▶ TASK ITEM
Answer these questions from the text on nanotweezers:
1. What size do particles go down to in the bio/microfluidics application?
2. Which two small objects are named as examples for hybrid nanoscale assembly?
3. In the biomedicine application, where are captured biological entities transported?

▶ PASSAGE FOR REVIEW

————————

Thought Leaders

Nanotweezers and their Impact on Nanotechnology

What can we gain through manipulation at nanoscale?

(a) Bio/microfluidics: positioning, sorting and transporting collection/single particles in a size range (as small as 100 nm) that was not possible before. What is especially interesting is being able to carry live bacteria, since this technique uses very low light intensity (does not damage the bacteria) to trap the bacteria. (b) Hybrid nanoscale assembly: place very small objects, e.g. nanodiamonds, quantum dots on specific positions on a device. This can be impactful in next generation quantum computing, sensing devices, nanolasers and many more. (c)Biomedicine: Being able to manipulate biological objects makes our MNTs compatible for biomedical use. The biological entities can be captured in solution and transported to pristine regions of a chip, where they can be detected.

What are nanotweezers?

————————

[Dataset entries]
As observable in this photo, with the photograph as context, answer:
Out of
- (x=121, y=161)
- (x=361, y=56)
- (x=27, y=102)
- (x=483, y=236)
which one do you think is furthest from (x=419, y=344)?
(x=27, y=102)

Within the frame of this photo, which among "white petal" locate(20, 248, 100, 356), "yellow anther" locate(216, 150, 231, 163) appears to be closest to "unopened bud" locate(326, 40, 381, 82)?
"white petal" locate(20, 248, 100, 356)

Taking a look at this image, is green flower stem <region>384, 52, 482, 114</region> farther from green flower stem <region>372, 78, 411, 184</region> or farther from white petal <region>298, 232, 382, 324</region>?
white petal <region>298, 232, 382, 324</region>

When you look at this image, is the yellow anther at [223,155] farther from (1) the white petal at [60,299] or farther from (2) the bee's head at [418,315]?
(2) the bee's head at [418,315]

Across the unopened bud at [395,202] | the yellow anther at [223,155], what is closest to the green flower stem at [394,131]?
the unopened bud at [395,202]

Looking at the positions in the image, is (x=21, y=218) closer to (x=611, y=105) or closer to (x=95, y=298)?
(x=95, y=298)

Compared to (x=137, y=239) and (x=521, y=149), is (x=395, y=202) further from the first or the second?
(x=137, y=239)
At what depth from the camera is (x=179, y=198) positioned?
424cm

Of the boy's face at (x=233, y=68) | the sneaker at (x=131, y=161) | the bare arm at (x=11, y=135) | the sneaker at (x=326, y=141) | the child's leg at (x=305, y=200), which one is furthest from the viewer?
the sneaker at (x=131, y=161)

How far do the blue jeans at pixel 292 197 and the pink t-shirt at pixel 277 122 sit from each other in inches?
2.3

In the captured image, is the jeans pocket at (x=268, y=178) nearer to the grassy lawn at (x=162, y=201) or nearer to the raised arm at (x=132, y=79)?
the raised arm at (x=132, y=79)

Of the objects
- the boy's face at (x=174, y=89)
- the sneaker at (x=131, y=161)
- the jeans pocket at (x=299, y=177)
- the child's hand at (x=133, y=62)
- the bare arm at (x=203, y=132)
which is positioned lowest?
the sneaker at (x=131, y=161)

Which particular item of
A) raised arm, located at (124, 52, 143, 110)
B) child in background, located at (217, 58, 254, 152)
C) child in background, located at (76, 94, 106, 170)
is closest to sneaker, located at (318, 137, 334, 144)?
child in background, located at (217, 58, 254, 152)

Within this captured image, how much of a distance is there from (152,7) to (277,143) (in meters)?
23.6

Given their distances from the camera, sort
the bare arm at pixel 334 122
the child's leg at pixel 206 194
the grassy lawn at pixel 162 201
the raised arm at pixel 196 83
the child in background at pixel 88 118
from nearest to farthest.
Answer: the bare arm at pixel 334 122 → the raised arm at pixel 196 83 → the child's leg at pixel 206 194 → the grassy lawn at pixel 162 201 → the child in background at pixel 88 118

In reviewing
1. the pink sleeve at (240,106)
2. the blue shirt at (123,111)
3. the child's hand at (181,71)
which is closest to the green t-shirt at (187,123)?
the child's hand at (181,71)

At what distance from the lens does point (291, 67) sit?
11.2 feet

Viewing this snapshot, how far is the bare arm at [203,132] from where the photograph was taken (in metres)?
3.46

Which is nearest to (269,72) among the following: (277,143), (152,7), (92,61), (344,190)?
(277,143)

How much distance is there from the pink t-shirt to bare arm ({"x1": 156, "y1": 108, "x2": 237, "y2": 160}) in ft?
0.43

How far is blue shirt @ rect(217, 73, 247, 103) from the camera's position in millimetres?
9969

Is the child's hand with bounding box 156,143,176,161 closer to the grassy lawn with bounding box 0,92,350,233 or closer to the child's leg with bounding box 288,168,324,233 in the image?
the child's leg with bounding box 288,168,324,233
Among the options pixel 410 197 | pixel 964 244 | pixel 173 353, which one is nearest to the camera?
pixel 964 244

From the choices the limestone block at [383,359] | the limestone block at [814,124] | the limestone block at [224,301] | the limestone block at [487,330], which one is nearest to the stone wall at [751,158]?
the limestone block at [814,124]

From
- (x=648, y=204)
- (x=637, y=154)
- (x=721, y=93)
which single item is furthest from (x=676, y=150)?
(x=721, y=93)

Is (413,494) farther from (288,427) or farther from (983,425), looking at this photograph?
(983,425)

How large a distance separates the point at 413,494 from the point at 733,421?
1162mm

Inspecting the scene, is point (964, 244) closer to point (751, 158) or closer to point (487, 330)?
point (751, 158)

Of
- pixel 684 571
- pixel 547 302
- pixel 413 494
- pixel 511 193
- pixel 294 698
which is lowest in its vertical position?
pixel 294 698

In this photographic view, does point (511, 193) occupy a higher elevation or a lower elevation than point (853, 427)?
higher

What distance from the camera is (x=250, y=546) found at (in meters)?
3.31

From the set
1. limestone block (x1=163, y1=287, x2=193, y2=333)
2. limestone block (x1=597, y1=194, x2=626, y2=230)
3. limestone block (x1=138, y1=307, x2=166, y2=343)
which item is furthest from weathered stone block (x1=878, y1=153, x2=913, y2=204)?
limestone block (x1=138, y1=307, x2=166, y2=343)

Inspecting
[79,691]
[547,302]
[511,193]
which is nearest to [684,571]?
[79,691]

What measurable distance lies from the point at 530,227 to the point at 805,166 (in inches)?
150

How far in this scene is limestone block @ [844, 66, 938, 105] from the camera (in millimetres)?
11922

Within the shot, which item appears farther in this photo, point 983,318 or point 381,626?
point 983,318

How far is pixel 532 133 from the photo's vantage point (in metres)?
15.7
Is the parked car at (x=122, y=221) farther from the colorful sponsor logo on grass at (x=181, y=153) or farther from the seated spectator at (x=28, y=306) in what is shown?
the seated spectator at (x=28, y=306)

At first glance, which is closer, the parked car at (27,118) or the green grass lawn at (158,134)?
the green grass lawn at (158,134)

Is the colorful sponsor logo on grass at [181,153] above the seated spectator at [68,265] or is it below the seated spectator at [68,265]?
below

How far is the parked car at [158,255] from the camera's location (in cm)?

————————

▶ TASK RESULT
1. As small as 100 nm.
2. Nanodiamonds and quantum dots.
3. To pristine regions of a chip, where they can be detected.